CSI PA08

Tracking the Greats of the NBA - Design Version

Paperwork due by Wednesday, April 5th at 11:00 AM

The purpose of this assignment is to give you more practice with creating top-down design documents and breaking large problems down into managable, small chunks.

Create a Top-Down Design Document

I want you to eventually create a program that parses through a very large CSV file full of real NBA player information and prints out a number of statistics. However, for this assignment, I just want you to create a heirarchical solution tree to be reviewed by your Program Manager (namely, me.) Your heirarchical solution tree should look similar to the trees in the presentation in Session Twenty Nine and drawn or graphed on a sheet of paper.

This assignment looks simple, but can actually be very hard. I don't want you to stop making modules in your tree until you have changed all your abstract steps into concrete steps. Remember, concrete steps can be translated directly into Python code, where abstract steps need to be broken down and thought about. For example, the step determine top 10 players is still an abstract step, because we still don't know how to do that in Python. However, the step read input file into list of lines is a concrete step, because we can implement that step directly with the method fileObject.readLines().

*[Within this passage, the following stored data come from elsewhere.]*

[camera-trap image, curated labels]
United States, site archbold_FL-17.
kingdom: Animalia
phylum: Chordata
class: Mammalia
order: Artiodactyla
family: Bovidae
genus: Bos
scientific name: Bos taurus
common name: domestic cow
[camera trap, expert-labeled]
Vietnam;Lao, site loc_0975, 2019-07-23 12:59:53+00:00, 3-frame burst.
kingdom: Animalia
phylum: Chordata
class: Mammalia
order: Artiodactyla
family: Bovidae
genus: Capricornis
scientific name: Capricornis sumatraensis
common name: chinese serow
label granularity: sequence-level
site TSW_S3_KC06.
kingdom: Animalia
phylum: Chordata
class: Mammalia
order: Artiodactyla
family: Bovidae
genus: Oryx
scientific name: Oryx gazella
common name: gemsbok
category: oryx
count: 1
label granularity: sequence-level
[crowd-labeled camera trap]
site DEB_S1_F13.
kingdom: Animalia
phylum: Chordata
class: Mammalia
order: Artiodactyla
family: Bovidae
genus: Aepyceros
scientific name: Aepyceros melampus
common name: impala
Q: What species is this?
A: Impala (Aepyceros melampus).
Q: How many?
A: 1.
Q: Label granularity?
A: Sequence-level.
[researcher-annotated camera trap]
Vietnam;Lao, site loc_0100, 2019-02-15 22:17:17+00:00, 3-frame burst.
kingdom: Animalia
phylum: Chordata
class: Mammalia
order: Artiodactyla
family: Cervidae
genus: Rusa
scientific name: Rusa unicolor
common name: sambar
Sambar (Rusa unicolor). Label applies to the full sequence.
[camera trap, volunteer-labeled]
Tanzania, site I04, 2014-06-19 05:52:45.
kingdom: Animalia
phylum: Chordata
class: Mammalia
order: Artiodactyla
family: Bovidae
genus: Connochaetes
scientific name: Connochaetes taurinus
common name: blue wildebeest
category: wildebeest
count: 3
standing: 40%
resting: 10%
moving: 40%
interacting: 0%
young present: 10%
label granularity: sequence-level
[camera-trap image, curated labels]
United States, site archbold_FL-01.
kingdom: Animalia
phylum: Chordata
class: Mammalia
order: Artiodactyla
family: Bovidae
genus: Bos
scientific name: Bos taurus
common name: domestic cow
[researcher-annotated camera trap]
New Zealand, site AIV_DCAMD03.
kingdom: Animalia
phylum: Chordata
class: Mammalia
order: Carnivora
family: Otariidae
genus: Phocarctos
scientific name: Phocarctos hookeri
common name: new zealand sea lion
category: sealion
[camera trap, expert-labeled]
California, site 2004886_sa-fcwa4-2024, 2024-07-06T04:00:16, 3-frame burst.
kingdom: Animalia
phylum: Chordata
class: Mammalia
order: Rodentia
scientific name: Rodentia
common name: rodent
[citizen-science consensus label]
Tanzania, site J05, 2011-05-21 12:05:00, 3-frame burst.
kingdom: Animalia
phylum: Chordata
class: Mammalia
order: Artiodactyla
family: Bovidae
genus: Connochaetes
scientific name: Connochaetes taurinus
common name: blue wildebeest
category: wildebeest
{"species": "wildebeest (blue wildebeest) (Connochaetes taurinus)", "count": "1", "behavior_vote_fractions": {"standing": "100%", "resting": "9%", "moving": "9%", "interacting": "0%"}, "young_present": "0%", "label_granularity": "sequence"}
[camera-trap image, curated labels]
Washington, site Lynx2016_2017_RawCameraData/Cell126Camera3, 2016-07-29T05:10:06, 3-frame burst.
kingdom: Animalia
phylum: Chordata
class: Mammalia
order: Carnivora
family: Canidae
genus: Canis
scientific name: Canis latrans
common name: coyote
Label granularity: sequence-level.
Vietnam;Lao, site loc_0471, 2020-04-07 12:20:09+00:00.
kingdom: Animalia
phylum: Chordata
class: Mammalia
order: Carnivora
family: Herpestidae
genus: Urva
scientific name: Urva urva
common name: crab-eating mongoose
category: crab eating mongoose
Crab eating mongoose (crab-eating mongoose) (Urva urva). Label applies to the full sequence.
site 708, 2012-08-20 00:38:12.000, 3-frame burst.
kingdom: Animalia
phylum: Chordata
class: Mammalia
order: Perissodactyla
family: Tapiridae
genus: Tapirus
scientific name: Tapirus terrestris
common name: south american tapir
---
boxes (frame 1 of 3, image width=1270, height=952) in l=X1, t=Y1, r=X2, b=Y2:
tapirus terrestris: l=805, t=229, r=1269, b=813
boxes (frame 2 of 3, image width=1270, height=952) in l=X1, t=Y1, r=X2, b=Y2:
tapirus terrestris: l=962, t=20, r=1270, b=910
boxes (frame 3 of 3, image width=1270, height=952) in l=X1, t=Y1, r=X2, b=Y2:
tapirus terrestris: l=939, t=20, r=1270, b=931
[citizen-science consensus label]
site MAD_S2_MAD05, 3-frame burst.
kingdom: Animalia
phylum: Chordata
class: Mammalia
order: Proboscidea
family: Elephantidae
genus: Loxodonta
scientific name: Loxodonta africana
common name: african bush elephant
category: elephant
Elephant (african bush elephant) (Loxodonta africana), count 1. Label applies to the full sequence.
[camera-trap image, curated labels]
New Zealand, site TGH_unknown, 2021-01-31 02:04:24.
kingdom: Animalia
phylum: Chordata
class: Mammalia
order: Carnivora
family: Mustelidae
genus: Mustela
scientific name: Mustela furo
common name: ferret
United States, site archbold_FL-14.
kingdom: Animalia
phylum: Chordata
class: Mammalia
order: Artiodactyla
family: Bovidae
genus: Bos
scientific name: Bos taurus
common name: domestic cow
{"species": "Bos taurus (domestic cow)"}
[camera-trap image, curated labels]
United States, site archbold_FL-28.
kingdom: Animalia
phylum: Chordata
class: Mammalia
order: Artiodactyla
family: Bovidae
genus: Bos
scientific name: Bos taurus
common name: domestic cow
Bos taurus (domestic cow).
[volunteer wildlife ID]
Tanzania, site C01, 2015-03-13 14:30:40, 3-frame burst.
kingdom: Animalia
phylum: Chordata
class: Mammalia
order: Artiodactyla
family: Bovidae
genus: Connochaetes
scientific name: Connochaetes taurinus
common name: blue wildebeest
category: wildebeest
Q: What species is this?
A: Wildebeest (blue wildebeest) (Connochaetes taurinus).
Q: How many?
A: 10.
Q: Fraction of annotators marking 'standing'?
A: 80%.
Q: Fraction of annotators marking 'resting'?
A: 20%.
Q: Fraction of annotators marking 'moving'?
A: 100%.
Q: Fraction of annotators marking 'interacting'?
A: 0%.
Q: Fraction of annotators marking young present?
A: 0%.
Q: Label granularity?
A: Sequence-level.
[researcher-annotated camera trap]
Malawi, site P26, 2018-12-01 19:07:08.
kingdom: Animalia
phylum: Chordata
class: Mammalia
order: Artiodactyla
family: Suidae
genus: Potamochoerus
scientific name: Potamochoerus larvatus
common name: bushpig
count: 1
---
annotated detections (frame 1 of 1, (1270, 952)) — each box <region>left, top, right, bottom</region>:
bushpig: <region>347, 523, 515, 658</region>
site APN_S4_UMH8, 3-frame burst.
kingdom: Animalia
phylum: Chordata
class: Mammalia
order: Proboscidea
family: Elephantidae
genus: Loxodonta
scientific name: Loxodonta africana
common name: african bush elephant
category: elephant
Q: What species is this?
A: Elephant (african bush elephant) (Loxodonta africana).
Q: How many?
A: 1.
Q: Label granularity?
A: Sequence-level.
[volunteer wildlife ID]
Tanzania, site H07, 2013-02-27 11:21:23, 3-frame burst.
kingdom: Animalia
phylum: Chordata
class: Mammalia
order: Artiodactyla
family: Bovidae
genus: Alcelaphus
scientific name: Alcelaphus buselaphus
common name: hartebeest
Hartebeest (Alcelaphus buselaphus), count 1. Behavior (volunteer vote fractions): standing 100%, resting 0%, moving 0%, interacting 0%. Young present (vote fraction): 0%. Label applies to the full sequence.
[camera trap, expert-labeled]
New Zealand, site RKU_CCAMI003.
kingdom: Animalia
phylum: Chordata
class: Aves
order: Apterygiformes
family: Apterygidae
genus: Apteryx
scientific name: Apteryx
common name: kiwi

The Program Problem Statement

Specifically, I'll want your program to print out the top 10 NBA player names based on the following:

Top 10 players based on total points scored
Top 10 players based on total rebounds
Top 10 players based on total minutes played
Top 10 players based on efficiency

The efficiency measurement is a calculation that tries to assign a number to how "well" a player played the game. Higher numbers mean a better performance from that player. NBA.com evaluates all players based on the efficiency formula indicated below (and shown on the aboutstats.htm page). In this project, we will follow this efficiency formula. Since we are not evaluating a player based on one game, we need to divide the total efficiency by the number of games the player played. So the formula is:

The abbreviations on the right hand side of the equation correspond to the fields in the statistics file. Again, you can check out the the meanings of each of the abbreviations at: http://www.databasebasketball.com/about/aboutstats.htm

Input File

To see what kind of input file you'll be dealing with, please do the following:

Go to http://www.databasebasketball.com/stats_download.htm
Download databaseBasketball_2009_v1.zip
Unpack the zip file (most machines will do this when you double-click the file)
We will only do statistics based on “player_career.csv”. So copy this file into the same directory where you will be writing your python program for this assignment

The format of this file is easy to understand. Open the file by right clicking on the file and selecting "Open With" and selecting a text editor of some kind like Notepad++ or Wordpad. The first line tells you the names of all the columns (To understand the meanings of each of the abbreviations, look at the page: http://www.databasebasketball.com/about/aboutstats.htm). After that, each line’s data corresponds to one player’s career statistics. Each field is separated by a comma.

Notice that, in addition to the very first line, which is the header information, there appears to be a blank line followed by a line of "garbage" at the bottom of the file. This will become an issue later in the assignment.

Hints

We have to somehow read the information from the file and sort it, depending on what we are sorting for (points scored, rebounds, etc.).

Remember that lists can be sorted using list methods. However, if we just put all the points scored in a single list and sorted that list, we would have no corresponding player names -- we would just have a list of sorted numbers! Instead, we might want to create a small list consisting of [points scored, first name, last name] for each line in the file and append that small list to a big master list. Putting the points scored and player names in small lists helps us keep data together that we want to stay together. When we have our giant list of small lists, we can call a sort on that giant list, and it will sort all the small lists based on the first field in each small list, which was points scored! Finally, we can iterate through all the small lists in the master list and print out the points scored and the player name.

Final Submission

This time, you won't be uploading your homework onto eLearning. Instead, I want you to turn in the following as stapled paperwork in class the day the assignment is due with your name on the top:

hierarchical solution tree